• Instructions to follow
Please print each entry below exactly as it stands, but without any pictures.

Dataset entries
Segment Open
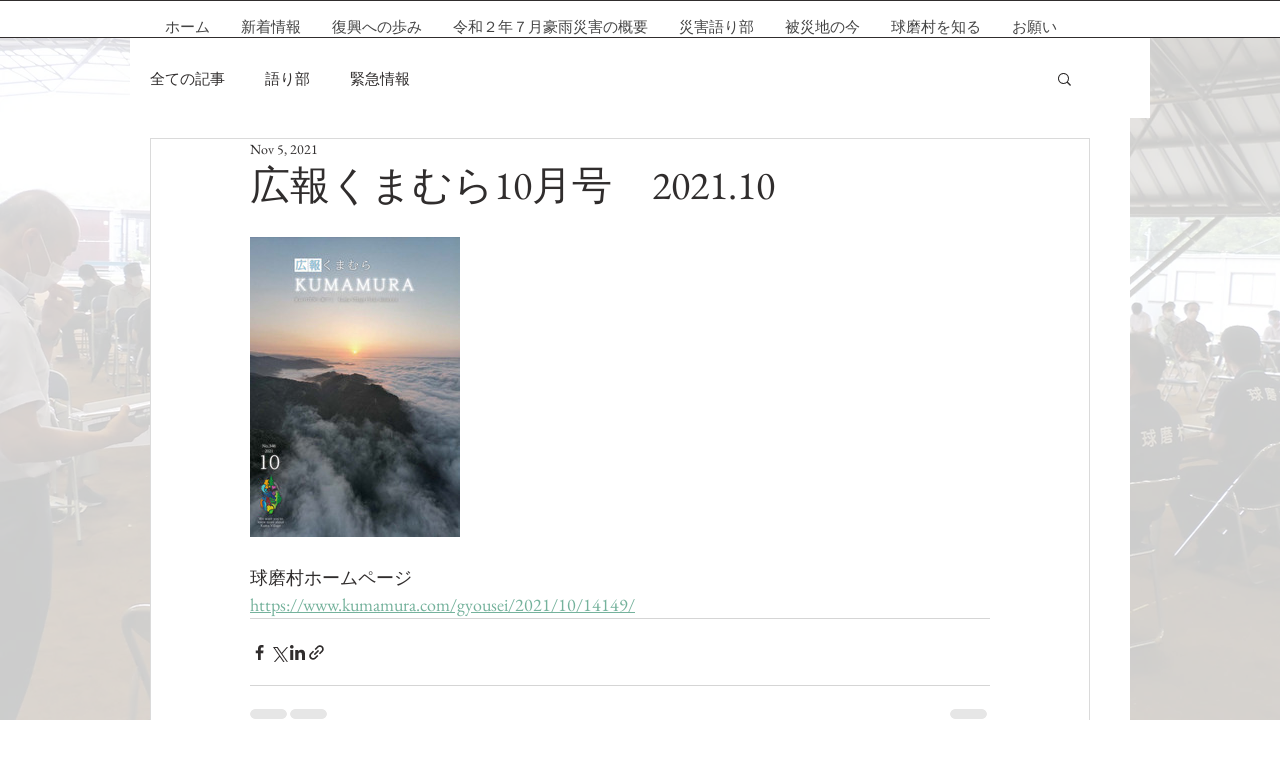

--- FILE ---
content_type: text/css; charset=utf-8
request_url: https://www.archive-kumamura.com/_serverless/pro-gallery-css-v4-server/layoutCss?ver=2&id=9kae-not-scoped&items=3322_1176_1680&container=237_740_300_720&options=gallerySizeType:px%7CenableInfiniteScroll:true%7CtitlePlacement:SHOW_ON_HOVER%7CimageMargin:5%7CisVertical:false%7CgridStyle:0%7CgalleryLayout:1%7CnumberOfImagesPerRow:0%7CgallerySizePx:300%7CcubeType:fill%7CgalleryThumbnailsAlignment:none
body_size: -213
content:
#pro-gallery-9kae-not-scoped [data-hook="item-container"][data-idx="0"].gallery-item-container{opacity: 1 !important;display: block !important;transition: opacity .2s ease !important;top: 0px !important;left: 0px !important;right: auto !important;height: 300px !important;width: 210px !important;} #pro-gallery-9kae-not-scoped [data-hook="item-container"][data-idx="0"] .gallery-item-common-info-outer{height: 100% !important;} #pro-gallery-9kae-not-scoped [data-hook="item-container"][data-idx="0"] .gallery-item-common-info{height: 100% !important;width: 100% !important;} #pro-gallery-9kae-not-scoped [data-hook="item-container"][data-idx="0"] .gallery-item-wrapper{width: 210px !important;height: 300px !important;margin: 0 !important;} #pro-gallery-9kae-not-scoped [data-hook="item-container"][data-idx="0"] .gallery-item-content{width: 210px !important;height: 300px !important;margin: 0px 0px !important;opacity: 1 !important;} #pro-gallery-9kae-not-scoped [data-hook="item-container"][data-idx="0"] .gallery-item-hover{width: 210px !important;height: 300px !important;opacity: 1 !important;} #pro-gallery-9kae-not-scoped [data-hook="item-container"][data-idx="0"] .item-hover-flex-container{width: 210px !important;height: 300px !important;margin: 0px 0px !important;opacity: 1 !important;} #pro-gallery-9kae-not-scoped [data-hook="item-container"][data-idx="0"] .gallery-item-wrapper img{width: 100% !important;height: 100% !important;opacity: 1 !important;} #pro-gallery-9kae-not-scoped .pro-gallery-prerender{height:300px !important;}#pro-gallery-9kae-not-scoped {height:300px !important; width:740px !important;}#pro-gallery-9kae-not-scoped .pro-gallery-margin-container {height:300px !important;}#pro-gallery-9kae-not-scoped .pro-gallery {height:300px !important; width:740px !important;}#pro-gallery-9kae-not-scoped .pro-gallery-parent-container {height:300px !important; width:745px !important;}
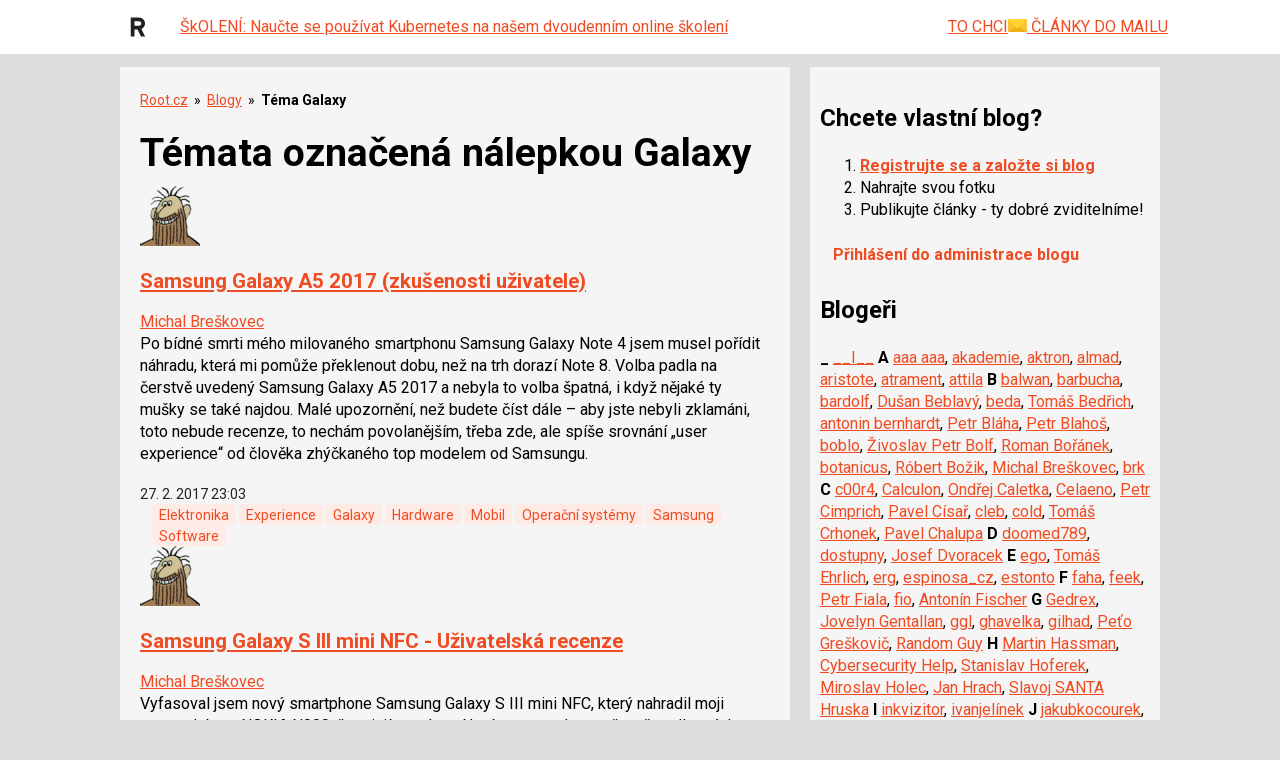

--- FILE ---
content_type: text/html; charset=utf-8
request_url: https://www.google.com/recaptcha/api2/aframe
body_size: 184
content:
<!DOCTYPE HTML><html><head><meta http-equiv="content-type" content="text/html; charset=UTF-8"></head><body><script nonce="IhXiZkl3E154jReoGveWJA">/** Anti-fraud and anti-abuse applications only. See google.com/recaptcha */ try{var clients={'sodar':'https://pagead2.googlesyndication.com/pagead/sodar?'};window.addEventListener("message",function(a){try{if(a.source===window.parent){var b=JSON.parse(a.data);var c=clients[b['id']];if(c){var d=document.createElement('img');d.src=c+b['params']+'&rc='+(localStorage.getItem("rc::a")?sessionStorage.getItem("rc::b"):"");window.document.body.appendChild(d);sessionStorage.setItem("rc::e",parseInt(sessionStorage.getItem("rc::e")||0)+1);localStorage.setItem("rc::h",'1769018851744');}}}catch(b){}});window.parent.postMessage("_grecaptcha_ready", "*");}catch(b){}</script></body></html>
Segment Closed
• The completed task
--- FILE ---
content_type: text/css; charset=utf-8
request_url: https://www.archive-kumamura.com/_serverless/pro-gallery-css-v4-server/layoutCss?ver=2&id=9kae-not-scoped&items=3322_1176_1680&container=237_740_300_720&options=gallerySizeType:px%7CenableInfiniteScroll:true%7CtitlePlacement:SHOW_ON_HOVER%7CimageMargin:5%7CisVertical:false%7CgridStyle:0%7CgalleryLayout:1%7CnumberOfImagesPerRow:0%7CgallerySizePx:300%7CcubeType:fill%7CgalleryThumbnailsAlignment:none
body_size: -213
content:
#pro-gallery-9kae-not-scoped [data-hook="item-container"][data-idx="0"].gallery-item-container{opacity: 1 !important;display: block !important;transition: opacity .2s ease !important;top: 0px !important;left: 0px !important;right: auto !important;height: 300px !important;width: 210px !important;} #pro-gallery-9kae-not-scoped [data-hook="item-container"][data-idx="0"] .gallery-item-common-info-outer{height: 100% !important;} #pro-gallery-9kae-not-scoped [data-hook="item-container"][data-idx="0"] .gallery-item-common-info{height: 100% !important;width: 100% !important;} #pro-gallery-9kae-not-scoped [data-hook="item-container"][data-idx="0"] .gallery-item-wrapper{width: 210px !important;height: 300px !important;margin: 0 !important;} #pro-gallery-9kae-not-scoped [data-hook="item-container"][data-idx="0"] .gallery-item-content{width: 210px !important;height: 300px !important;margin: 0px 0px !important;opacity: 1 !important;} #pro-gallery-9kae-not-scoped [data-hook="item-container"][data-idx="0"] .gallery-item-hover{width: 210px !important;height: 300px !important;opacity: 1 !important;} #pro-gallery-9kae-not-scoped [data-hook="item-container"][data-idx="0"] .item-hover-flex-container{width: 210px !important;height: 300px !important;margin: 0px 0px !important;opacity: 1 !important;} #pro-gallery-9kae-not-scoped [data-hook="item-container"][data-idx="0"] .gallery-item-wrapper img{width: 100% !important;height: 100% !important;opacity: 1 !important;} #pro-gallery-9kae-not-scoped .pro-gallery-prerender{height:300px !important;}#pro-gallery-9kae-not-scoped {height:300px !important; width:740px !important;}#pro-gallery-9kae-not-scoped .pro-gallery-margin-container {height:300px !important;}#pro-gallery-9kae-not-scoped .pro-gallery {height:300px !important; width:740px !important;}#pro-gallery-9kae-not-scoped .pro-gallery-parent-container {height:300px !important; width:745px !important;}

--- FILE ---
content_type: text/html; charset=utf-8
request_url: https://www.google.com/recaptcha/api2/aframe
body_size: 184
content:
<!DOCTYPE HTML><html><head><meta http-equiv="content-type" content="text/html; charset=UTF-8"></head><body><script nonce="IhXiZkl3E154jReoGveWJA">/** Anti-fraud and anti-abuse applications only. See google.com/recaptcha */ try{var clients={'sodar':'https://pagead2.googlesyndication.com/pagead/sodar?'};window.addEventListener("message",function(a){try{if(a.source===window.parent){var b=JSON.parse(a.data);var c=clients[b['id']];if(c){var d=document.createElement('img');d.src=c+b['params']+'&rc='+(localStorage.getItem("rc::a")?sessionStorage.getItem("rc::b"):"");window.document.body.appendChild(d);sessionStorage.setItem("rc::e",parseInt(sessionStorage.getItem("rc::e")||0)+1);localStorage.setItem("rc::h",'1769018851744');}}}catch(b){}});window.parent.postMessage("_grecaptcha_ready", "*");}catch(b){}</script></body></html>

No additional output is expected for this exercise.